# Working glass



## dennis (Mar 1, 2004)

Just a couple of questions. I reciently was given a lot of glass labware. Pyrex beakers, petri dishes, vials test tubes and certuerfuge tubes, glass pipets, ect. and was wondering if I could turn them into useful, or even more useful, items. I have been working on an in tank CO2 reactor to go with a hob filter and need to bend and fuse some of the pieces together. I was able to bend the pipets on my kitchen stove although not very atractively. I can cut glass and have friends with the ability to grind glass. So my questions.

What temps are needed to work the thicker pyrex tubes and how could I fuse pieces together? Just heat? How much. I have seen small propane torches at the hardware store and have used them many tiume for plumbing repairs. I have also seen that they make a Oxygen canister and dual valve to go with the propane ones. I assume this makes a hotter flame due to the addition of the the O2. Would this setup be better?

Also, any helpful tips on bending/ fusing glass would be most appreciated

Thanks


----------



## dennis (Mar 1, 2004)

Well, with some searching I answered my own questions, at least a little. I found two sites that I will link that seemed very informative and helpful. They are:

http://www.mickelsenstudios.com/articles/TUBEWORK.HTM

and

http://www.ecu.edu/chem/glassblowing/gb.htm#applications

FYI, thinner walled tubing, like pipets, can be bent and blown using you gas stove, the thicker stuff won't be touched. You need added oxygen for that.


----------



## Aaron (Feb 12, 2004)

Dennis,
All you need for Borosilicate glass (Pyrex) is a standard handheld propane torch tip, but swap the propane with mapp gass. Mapp gass produces a hotter flame than propane. You will be able to bend, slump, fuse etc. with no problems. Just remember to WEAR EYE PROTECTION!!! the one problem you may run into later is having you pieces crack due to the lack of annealing.
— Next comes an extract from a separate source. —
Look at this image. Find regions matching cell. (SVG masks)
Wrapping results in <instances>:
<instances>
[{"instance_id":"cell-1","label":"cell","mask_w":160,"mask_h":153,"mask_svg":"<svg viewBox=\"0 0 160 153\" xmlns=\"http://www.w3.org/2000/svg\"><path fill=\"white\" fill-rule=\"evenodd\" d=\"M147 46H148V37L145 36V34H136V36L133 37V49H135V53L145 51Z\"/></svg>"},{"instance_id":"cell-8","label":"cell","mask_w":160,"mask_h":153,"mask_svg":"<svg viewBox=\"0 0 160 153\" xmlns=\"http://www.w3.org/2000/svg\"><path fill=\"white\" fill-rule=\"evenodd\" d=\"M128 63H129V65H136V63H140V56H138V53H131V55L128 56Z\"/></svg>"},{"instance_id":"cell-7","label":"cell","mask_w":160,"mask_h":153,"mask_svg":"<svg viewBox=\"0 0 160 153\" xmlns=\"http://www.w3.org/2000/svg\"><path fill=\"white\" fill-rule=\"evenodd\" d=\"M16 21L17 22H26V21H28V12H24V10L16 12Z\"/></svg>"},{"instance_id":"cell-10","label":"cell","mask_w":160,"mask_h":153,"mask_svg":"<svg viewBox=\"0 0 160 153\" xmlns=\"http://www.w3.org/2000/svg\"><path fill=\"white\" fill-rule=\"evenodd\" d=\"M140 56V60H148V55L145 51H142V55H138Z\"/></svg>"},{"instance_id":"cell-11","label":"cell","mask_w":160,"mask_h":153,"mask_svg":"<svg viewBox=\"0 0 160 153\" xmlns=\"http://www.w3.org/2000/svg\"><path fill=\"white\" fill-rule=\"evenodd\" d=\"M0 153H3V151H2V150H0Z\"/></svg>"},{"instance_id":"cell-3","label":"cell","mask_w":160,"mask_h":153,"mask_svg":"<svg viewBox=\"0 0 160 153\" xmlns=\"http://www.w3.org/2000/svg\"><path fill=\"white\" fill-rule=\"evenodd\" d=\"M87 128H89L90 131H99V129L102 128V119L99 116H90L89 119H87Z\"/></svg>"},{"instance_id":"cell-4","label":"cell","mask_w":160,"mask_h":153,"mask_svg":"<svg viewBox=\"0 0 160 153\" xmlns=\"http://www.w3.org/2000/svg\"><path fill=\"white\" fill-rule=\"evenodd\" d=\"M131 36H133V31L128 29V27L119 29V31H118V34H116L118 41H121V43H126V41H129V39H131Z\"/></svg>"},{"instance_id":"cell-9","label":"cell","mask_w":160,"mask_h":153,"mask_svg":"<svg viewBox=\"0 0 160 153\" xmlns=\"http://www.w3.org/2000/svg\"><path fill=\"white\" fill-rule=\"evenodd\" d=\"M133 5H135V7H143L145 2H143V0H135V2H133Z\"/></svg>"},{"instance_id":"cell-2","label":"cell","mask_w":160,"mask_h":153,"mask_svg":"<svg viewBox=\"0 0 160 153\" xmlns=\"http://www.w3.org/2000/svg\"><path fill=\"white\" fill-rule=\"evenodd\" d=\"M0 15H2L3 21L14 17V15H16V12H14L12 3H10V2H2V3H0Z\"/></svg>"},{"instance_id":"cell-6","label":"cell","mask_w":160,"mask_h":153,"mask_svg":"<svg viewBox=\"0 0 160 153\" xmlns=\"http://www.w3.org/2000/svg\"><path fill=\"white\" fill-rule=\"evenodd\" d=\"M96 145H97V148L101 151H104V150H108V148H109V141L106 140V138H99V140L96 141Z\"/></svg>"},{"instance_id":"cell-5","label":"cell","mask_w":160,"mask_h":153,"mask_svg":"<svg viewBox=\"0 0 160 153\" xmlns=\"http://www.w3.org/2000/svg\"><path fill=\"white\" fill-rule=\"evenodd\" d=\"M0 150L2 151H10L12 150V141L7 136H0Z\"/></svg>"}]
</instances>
To make a long story short, the glass will be under different amounts of stress due to heating and cooling in an uneven manner. Glassblowers and lampworkers (what you would be doing is considered lampworking) will usually put their finished work in an _annealer which is basically an oven, set to a temperature just below the slumpling point to the glass. The glass is then allowed to cool very slowly allowing its molecular structure to "reset" itself. You probably do not have an annealer, and your oven will not reach the temps required. What you can do is when your piece is done, take your torch and try to evenly heat the entire piece of glass, kinda wave the flame over the whole thing. do this for a couple of minutes, than bury the whole thing in vermiculite. I will say right now that this it the GHETTO method of annealing and I make no claim that it meets the needs of the material but I have seen it work in the past. My glassblowing friend would do this out of necesity to get his projects done while we were in school and he refererred to it as the Jerusalem technique...

As far as sanding, grinding, cutting, silicon carbide (wet dry) sand paper will work. Use lots of water!!! The ideal and expensive way to to do it is to use diamond infused sanding/ grinding/ cutting equipment.

This is something that is not that hard and I believe anyone with a bit of dexterity can get a hold of. Just don't forget your eye protection!_


----------



## dennis (Mar 1, 2004)

Thanks Aaron. Great tip about he Mapp gas. I will definately try that. The annealing part I knew, at least from reading those sites. I do have access to a ceramic's kiln (occasoinally) as well as her stain glass grinder Thanks again for the info. One last question about hte eye protection. Is it for breaking glass and heat concerns or due to the light from the flame. What kind would I need. Sunglasses, regular safety glasses or welders helmet?


----------